See original posting here.

As the National Digital Stewardship Resident at the American Museum of Natural History, I was introduced to the very specific problems facing museum librarians and archivists not only through observing the Research Library, but by speaking individually with some of the most intensive data creators at the Museum. As a part of my larger needs assessment project at the Museum, I created a semi-structured interview guide that I used to enter into a targeted dialogue with scientific staff members, covering all aspects of their digital research and collections data. Topics included the volume of their data, its rate of growth, format types, necessary software and hardware support, management practices, and opinions on preservation of their data (i.e. what data they believe is important in the long-term). I interviewed close to 60 staff members in total, including all the curators in the five Science divisions at the Museum: Anthropology, Invertebrate Zoology, Paleontology, Physical Sciences, and Vertebrate Zoology.

During the course of my analysis, I discovered not only the sheer volume of data (with a substantial number of curators generating many terabytes a day!) but also the diversity of said data, for both research purposes and within collections. This is a big data problem that many research museums are facing. Looking at the AMNH, diversity of data is found not only in the macrocosm of the Museum’s five Science divisions, but also with each curator and research methodology.

Inez the DigiPres Turtle

The NDSR mascot, Inez the DigiPres Turtle, looking in on a CT scanner scanning a monkey's skull at AMNH.
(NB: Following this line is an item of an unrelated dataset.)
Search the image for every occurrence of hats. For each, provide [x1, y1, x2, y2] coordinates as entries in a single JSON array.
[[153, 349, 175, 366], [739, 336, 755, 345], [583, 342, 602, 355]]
After gathering this interview data, I was tasked with analyzing it in order to make recommendations in a larger final report on three essential categories: storage, management, and preservation of digital research and collecaions data. A related deliverable of my project was also a report on solutions other museums have developed for curating their in-house research and collections data. This environmental scan showed that few natural history museums in the United States take an institutional approach to solving this challenge, largely due to resource constraints. A popular institutional solution for collections data is Arctos, the community-driven multidisciplinary collection management information system that was developed as a collaboration among multiple institutions and currently holds three million natural history museum records. However for research data, fewer such solutions exist for natural science research and are in development currently. The National Museum of Natural History and the British Natural History Museum are both growing their digital preservation program by building institutional repositories to house their respective research data.
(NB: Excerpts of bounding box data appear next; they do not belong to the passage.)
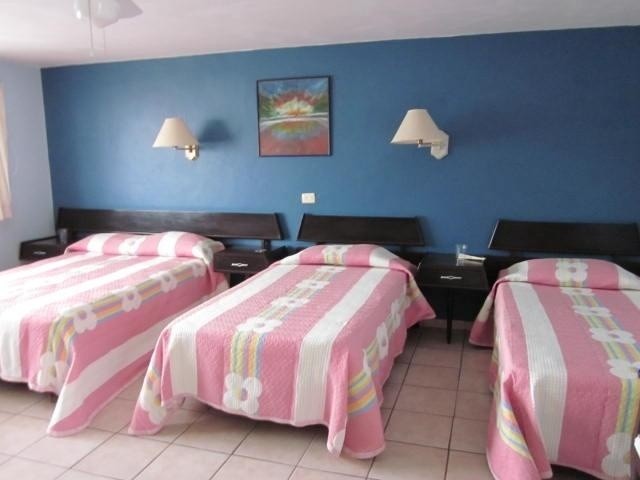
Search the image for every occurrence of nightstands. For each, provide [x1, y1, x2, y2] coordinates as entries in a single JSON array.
[[214, 249, 286, 280], [415, 253, 490, 343], [20, 236, 82, 260]]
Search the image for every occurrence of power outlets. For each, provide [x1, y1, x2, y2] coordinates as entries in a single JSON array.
[[301, 192, 315, 204]]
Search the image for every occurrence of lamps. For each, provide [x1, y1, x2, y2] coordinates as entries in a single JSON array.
[[153, 116, 199, 160], [391, 109, 449, 160], [73, 0, 141, 58]]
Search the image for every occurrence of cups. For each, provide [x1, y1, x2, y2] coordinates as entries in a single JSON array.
[[456, 245, 466, 259]]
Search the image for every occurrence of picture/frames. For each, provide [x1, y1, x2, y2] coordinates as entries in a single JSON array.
[[256, 76, 331, 157]]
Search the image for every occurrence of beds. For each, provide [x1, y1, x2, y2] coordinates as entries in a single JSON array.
[[0, 208, 283, 441], [128, 212, 427, 460], [469, 218, 640, 480]]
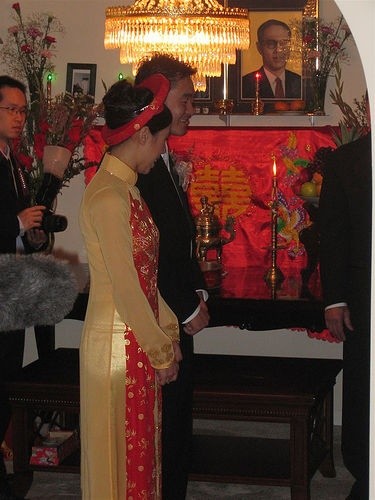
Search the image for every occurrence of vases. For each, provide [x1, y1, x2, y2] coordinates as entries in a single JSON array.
[[304, 73, 328, 115]]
As I continued to develop my AMNH-specific recommendations for storage, management, and preservation of digital research and collections data, I remained cognizant of the community implications. This final report is still a working document, now totaling over 100 pages. It is my hope that through at least publicly releasing my semi-structured interview guide (which will be in my public NDSR report to be released in the coming weeks), that other natural science museums can pursue the same needs assessment procedure to understand the extent and scope of their own digital data—and in doing so, have the opportunity to advocate and educate for and on digital preservation in their own institutions. Only when there is institutional support can larger community-driven resources be developed and the risk of data loss minimized.